DOCUMENT TEXT →
****************************************
Boil-off gas (BOG) – LNG tankers are designed to carry natural gas in liquid form at a temperature of – 163°C, close to the vaporization temperature. Despite tank insulation designed to limit the admission of external heat, even a small amount of it will cause slight evaporation of the cargo. This natural evaporation, known as boil-off is unavoidable and has to be removed from the tanks in order to maintain the cargo tank pressure.

Boil-off gas (BOG) combustion system – BOG combustion systems are used only onboard LNG carriers. Excess BOG is sent to the engine room via gas heaters by low capacity compressor and is burned by the main boilers as fuel. The main boilers are capable of operating under different fuel combustion modes such as exclusively BOG mode, combined BOG and fuel oil mode, and exclusively fuel oil mode. Although steam turbine systems have been the main form of propulsion used onboard LNG carriers, diesel engines capable of using BOG as fuel have become perfect solution due to their higher operating efficiencies.

Boil-off gas (BOG) recovery system, also BOG reliquefaction plant – An onboard reliquefaction system that recovers boil-off gas in LNG carriers and returns it to the cargo tanks. The BOG, at about -143°C and atmospheric pressure, is taken from the cargo tanks and passed through a compressor, where its pressure is raised to 4.5 bar and temperature to -60°C. This is then passed through one side of a nitrogen heat exchanger where its temperature is reduced to – 160°C at between 2 and 4 bar. This process converts the gas back into liquid but it must then be passed through a separator to remove any incondensibles. The cargo can then be returned to the tanks via loading or spray lines.

Boil-off rate (BOR) – The amount of liquid that is evaporating from a cargo due to heat leakage and expressed in % of total liquid volume per unit time. Typical values are 0.15%/day and below, recent projected LNG carriers are offered with a BOR close to 0.1%. However as early as 1990, the LNG carrier EKAPUTRA was delivered with a BOR of 0.1%/day.

Marine Steam Turbine Engine

The BVG management system is a total gas flow control from cargo tanks to main boilers. The total gas flow consists of the following two kind of gas.

i) Natural boil-off gas (Natural BOG) from cargo tanks.

ii) Forcing boil-off gas (Forcing BOG) generated by forcing vaporizer.

The natural BOG is sent to the main boilers by low duty compressor (L/D compressor) through the low duty heater and the flow rate is controlled by L/D compressor speed & inlet guide vane (IGV). If natural BOG does not meet boiler demand, the forcing vaporizer will generate forcing BOG and add it to natural BOG for full speed range of ship.
****************************************
RAW DATA →

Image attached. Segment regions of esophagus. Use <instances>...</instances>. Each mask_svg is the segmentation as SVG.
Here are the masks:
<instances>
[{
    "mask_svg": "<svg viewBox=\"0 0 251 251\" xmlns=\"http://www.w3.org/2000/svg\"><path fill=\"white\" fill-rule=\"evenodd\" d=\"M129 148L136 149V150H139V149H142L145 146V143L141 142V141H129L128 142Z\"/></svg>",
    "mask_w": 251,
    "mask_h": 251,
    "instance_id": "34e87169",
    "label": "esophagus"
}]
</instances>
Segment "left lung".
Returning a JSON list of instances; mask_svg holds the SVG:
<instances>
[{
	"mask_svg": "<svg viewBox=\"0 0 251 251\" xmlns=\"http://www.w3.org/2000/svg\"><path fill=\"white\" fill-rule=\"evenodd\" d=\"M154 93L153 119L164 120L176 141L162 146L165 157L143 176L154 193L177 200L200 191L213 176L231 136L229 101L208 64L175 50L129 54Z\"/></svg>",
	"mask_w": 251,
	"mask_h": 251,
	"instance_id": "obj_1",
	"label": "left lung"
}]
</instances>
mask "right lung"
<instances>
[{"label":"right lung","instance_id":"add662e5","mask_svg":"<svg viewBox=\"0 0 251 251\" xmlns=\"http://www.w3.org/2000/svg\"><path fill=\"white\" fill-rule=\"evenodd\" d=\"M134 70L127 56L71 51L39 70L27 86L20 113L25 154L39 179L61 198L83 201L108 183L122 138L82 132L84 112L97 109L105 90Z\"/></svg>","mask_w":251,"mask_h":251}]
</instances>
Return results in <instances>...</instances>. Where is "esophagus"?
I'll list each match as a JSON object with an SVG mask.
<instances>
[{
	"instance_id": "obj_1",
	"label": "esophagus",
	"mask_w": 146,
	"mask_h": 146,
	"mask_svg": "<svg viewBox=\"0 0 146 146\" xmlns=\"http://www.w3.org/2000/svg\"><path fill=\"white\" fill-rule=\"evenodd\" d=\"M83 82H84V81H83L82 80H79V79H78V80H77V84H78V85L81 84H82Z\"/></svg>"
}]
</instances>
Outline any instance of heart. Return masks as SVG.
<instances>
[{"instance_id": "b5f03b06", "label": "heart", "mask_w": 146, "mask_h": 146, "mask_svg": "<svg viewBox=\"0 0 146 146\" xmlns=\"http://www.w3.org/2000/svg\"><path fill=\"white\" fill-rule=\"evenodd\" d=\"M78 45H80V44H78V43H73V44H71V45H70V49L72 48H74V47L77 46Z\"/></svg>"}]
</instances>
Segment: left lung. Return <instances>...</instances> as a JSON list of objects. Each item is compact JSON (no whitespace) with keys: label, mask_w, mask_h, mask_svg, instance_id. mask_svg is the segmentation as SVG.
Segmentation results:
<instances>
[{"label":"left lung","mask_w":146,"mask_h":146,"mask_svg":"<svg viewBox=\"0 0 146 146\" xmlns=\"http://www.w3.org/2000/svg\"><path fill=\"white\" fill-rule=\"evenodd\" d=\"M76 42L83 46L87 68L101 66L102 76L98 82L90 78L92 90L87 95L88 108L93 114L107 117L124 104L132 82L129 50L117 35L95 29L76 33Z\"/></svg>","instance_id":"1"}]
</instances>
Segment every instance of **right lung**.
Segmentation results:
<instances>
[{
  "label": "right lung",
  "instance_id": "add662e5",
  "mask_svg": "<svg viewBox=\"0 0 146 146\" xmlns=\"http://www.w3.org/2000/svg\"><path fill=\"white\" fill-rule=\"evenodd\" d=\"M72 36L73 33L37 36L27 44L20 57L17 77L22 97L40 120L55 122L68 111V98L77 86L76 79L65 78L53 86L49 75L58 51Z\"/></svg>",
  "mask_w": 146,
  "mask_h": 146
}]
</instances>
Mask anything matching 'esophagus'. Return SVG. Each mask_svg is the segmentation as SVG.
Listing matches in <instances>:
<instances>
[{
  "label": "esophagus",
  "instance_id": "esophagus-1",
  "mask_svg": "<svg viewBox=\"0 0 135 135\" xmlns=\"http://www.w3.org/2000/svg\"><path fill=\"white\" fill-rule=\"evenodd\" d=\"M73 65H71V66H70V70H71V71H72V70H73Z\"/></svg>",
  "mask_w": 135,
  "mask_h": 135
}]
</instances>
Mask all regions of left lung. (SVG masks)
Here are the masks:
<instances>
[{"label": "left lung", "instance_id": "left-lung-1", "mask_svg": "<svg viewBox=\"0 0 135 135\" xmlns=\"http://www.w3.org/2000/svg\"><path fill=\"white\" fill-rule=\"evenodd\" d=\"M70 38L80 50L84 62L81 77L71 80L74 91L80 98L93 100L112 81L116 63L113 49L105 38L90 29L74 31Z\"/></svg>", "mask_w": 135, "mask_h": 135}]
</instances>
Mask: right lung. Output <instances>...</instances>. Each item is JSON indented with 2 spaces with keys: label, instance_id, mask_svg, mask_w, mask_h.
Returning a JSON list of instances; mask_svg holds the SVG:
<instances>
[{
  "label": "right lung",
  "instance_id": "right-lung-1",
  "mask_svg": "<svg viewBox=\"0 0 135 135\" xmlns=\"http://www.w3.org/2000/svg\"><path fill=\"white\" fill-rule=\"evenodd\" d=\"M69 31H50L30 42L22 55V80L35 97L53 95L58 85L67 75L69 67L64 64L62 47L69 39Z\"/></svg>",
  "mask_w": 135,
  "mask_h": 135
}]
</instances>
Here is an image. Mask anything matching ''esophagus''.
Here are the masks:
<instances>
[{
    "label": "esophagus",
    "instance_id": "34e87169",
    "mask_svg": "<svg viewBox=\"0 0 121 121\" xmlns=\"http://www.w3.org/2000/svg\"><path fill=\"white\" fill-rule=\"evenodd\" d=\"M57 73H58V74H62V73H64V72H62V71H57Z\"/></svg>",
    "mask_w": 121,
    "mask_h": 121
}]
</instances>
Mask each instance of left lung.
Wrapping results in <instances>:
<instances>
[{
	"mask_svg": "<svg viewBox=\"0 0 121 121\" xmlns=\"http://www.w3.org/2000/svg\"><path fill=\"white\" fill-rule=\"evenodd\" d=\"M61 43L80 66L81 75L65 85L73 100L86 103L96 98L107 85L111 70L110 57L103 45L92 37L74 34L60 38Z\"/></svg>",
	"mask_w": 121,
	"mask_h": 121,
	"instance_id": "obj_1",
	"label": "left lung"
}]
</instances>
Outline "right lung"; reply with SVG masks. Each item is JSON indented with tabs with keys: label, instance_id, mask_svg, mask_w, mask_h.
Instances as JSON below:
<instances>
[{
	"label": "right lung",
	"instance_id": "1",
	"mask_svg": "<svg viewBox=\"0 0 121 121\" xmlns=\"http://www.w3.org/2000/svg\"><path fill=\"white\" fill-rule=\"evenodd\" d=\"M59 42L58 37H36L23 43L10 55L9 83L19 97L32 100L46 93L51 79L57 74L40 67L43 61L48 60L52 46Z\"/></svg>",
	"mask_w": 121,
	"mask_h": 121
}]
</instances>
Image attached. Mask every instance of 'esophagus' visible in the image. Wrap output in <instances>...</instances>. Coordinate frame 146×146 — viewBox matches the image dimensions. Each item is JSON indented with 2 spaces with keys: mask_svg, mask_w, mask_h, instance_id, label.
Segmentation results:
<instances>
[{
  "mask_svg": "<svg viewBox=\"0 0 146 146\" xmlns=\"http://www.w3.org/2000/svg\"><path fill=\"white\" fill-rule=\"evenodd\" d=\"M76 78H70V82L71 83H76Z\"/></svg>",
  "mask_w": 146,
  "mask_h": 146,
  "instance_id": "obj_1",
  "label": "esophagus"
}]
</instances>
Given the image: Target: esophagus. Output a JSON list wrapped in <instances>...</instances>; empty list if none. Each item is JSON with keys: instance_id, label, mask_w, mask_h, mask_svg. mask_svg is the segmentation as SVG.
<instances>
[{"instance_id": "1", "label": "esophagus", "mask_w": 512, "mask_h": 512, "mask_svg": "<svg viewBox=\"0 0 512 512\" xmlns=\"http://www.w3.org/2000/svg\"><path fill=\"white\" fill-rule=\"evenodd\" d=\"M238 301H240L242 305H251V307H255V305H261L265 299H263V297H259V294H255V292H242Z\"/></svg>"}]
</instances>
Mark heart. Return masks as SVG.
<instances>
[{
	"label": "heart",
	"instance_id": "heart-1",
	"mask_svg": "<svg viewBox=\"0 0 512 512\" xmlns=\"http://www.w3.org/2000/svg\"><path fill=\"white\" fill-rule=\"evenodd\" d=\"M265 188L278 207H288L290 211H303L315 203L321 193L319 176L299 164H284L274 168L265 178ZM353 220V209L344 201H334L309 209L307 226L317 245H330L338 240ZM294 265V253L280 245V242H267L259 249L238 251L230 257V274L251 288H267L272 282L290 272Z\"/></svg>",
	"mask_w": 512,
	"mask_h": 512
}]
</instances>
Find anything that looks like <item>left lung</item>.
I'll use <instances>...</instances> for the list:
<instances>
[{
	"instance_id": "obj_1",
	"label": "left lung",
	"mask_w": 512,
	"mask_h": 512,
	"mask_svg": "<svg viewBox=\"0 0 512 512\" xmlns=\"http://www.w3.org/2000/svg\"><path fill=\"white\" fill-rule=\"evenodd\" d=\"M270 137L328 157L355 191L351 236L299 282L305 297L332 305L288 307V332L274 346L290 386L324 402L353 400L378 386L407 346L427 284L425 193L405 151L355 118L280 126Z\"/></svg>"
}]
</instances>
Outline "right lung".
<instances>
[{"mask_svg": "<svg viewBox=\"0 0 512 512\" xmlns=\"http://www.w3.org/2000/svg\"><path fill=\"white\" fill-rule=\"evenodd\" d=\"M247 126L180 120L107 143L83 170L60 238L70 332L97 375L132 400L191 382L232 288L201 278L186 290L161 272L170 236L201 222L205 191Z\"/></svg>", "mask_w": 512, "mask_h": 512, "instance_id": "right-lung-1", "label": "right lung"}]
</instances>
****************************************
Answer these questions from the boil-off gas text.
1. At what temperature do LNG tankers carry natural gas?
2. To what pressure does the compressor in the reliquefaction plant raise the boil-off gas?
3. What boil-off rate did the LNG carrier EKAPUTRA have when it was delivered in 1990?

1. At -163°C.
2. To 4.5 bar.
3. 0.1% per day.